=== Document ===

Registering a Batch Task

Register a batch task with plain Workflow::register — to the FSM it's an ordinary Single state; the fan-out and re-join happen inside the generated run.

✎ Wiring a batch task into a workflow

use cano::prelude::*;

let workflow = Workflow::new(resources)
    .register(Step::Fetch, FetchUrls)
    .register(Step::Summarise, Summarise)
    .add_exit_state(Step::Done);

Concurrency & Retry Tuning

`concurrency()` — width of the fan-out

Defaults to 1 (fully sequential). Raise it to run that many process_item calls at once; results are still collected in input order regardless.

`item_retry()` — per-item resilience

Defaults to RetryMode::None. Set e.g. RetryMode::fixed(2, Duration::from_millis(50)) to retry an individual item before its slot becomes an Err — orthogonal to the outer config() retry.

`config()` — whole-cycle retry

Defaults to TaskConfig::default(). This governs retries of the entire load → process → finish cycle, which only happens when load or finish returns Err.

BatchTask vs Split & Join

BatchTask

Fans out over: data items, inside one state.

One state, one re-join point (finish)
Per-item retry via item_retry()
Item failures collected, not fatal — policy lives in finish
Bounded concurrency via concurrency()

===

[Exercise instructions]
Output the stretch of the batch task documentation from "Register a batch" through "the generated run.", copied word for word.

=== Material provided ===

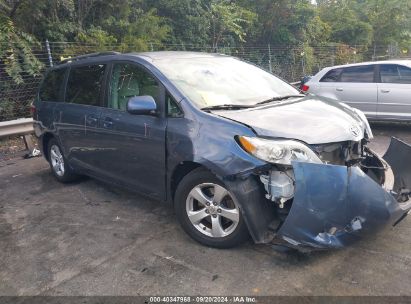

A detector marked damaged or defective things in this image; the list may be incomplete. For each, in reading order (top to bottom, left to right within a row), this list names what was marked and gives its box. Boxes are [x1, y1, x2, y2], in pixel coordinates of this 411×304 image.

broken headlight [240, 136, 324, 165]
crumpled hood [214, 95, 368, 144]
damaged minivan front end [238, 135, 411, 249]
detached bumper piece [276, 138, 411, 249]
damaged front bumper [276, 138, 411, 249]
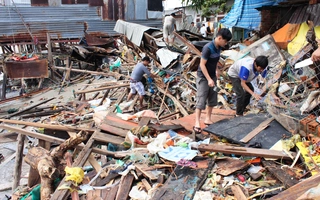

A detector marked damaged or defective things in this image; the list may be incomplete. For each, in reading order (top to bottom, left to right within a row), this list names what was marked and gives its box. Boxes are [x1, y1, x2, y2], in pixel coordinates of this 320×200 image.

rusty metal roofing [0, 5, 162, 43]
torn awning [115, 19, 160, 46]
torn awning [221, 0, 282, 30]
rusty metal roofing [288, 3, 320, 26]
broken wooden beam [196, 143, 296, 160]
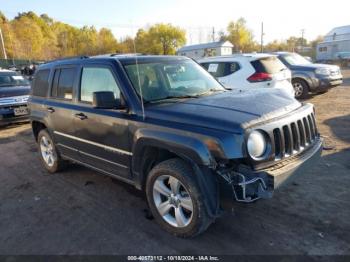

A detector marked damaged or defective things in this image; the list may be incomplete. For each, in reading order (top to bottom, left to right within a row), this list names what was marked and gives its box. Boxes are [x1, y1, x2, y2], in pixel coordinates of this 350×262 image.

damaged front bumper [219, 138, 322, 204]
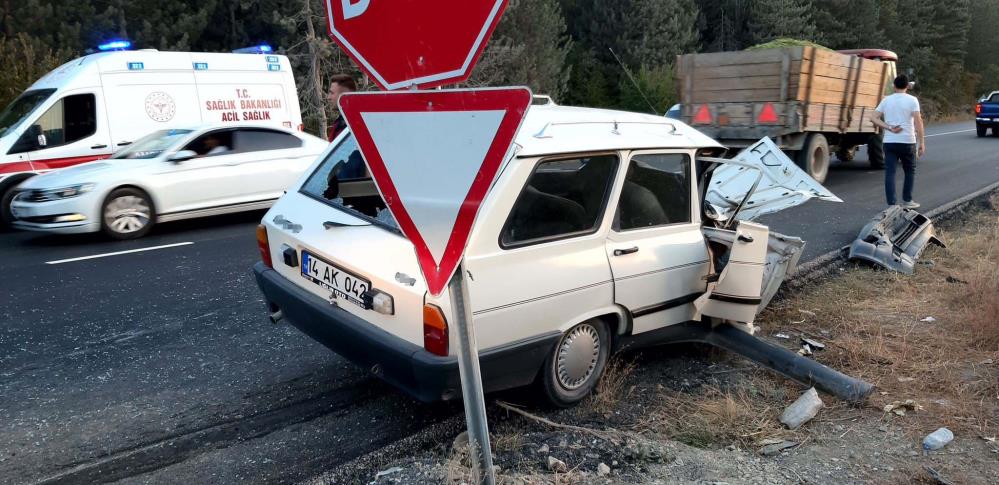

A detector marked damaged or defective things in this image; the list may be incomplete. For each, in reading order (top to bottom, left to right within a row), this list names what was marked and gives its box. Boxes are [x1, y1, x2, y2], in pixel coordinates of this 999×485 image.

crashed white car [9, 125, 328, 238]
crashed white car [252, 106, 836, 404]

===

[Written answer]
Register a batch task with plain Workflow::register — to the FSM it's an ordinary Single state; the fan-out and re-join happen inside the generated run.